(Raw records)
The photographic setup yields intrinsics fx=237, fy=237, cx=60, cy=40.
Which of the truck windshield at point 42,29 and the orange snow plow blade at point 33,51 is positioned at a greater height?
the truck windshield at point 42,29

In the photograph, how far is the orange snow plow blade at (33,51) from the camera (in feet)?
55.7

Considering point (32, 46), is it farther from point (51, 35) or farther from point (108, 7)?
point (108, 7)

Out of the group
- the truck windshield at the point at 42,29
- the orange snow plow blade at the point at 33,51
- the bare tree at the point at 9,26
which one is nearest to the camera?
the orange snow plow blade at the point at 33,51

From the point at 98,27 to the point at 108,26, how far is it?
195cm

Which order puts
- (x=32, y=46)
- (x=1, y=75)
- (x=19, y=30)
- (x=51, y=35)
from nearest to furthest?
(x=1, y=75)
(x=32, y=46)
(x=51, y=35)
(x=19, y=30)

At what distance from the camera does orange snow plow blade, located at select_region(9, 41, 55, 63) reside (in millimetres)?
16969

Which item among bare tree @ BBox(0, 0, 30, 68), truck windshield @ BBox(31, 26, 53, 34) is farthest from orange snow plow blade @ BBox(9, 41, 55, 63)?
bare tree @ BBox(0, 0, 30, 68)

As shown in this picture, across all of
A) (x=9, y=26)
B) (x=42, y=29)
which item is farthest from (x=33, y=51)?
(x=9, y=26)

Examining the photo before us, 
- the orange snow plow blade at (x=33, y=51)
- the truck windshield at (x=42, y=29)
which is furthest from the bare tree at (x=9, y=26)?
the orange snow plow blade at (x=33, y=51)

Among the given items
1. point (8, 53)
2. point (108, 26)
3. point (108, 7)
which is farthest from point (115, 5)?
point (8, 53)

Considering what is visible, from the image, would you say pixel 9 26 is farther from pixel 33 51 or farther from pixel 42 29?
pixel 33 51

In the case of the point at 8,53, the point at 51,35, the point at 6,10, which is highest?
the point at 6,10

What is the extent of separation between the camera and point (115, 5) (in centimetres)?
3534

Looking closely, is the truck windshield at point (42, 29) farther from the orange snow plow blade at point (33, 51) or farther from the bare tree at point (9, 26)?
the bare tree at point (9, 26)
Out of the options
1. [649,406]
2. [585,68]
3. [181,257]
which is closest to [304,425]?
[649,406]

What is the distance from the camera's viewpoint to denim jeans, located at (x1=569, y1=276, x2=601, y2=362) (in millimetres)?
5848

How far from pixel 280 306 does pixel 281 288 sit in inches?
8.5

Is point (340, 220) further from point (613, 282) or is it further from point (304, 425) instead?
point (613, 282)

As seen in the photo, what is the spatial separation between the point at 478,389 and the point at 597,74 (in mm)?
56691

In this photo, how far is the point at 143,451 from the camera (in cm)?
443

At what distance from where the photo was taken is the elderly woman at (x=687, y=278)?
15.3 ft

Instructions for the task:
Reproduce the records above verbatim, starting at the line containing "What is the extent" and continuing through the end of the records.

Solved problem:
What is the extent of separation between the camera and point (115, 5) (in centimetres)?
3534

Looking closely, is the truck windshield at point (42, 29) farther from the orange snow plow blade at point (33, 51) or farther from the bare tree at point (9, 26)?
the bare tree at point (9, 26)
Out of the options
1. [649,406]
2. [585,68]
3. [181,257]
which is closest to [304,425]?
[649,406]

What is the distance from the camera's viewpoint to denim jeans, located at (x1=569, y1=276, x2=601, y2=362) (in millimetres)?
5848

How far from pixel 280 306 does pixel 281 288 sit in inches?
8.5

Is point (340, 220) further from point (613, 282) or is it further from point (304, 425) instead?
point (613, 282)

As seen in the photo, what is the spatial separation between the point at 478,389 and the point at 597,74 (in mm)?
56691

In this photo, how far is the point at 143,451 from the camera (in cm)?
443

At what distance from where the photo was taken is the elderly woman at (x=687, y=278)?
15.3 ft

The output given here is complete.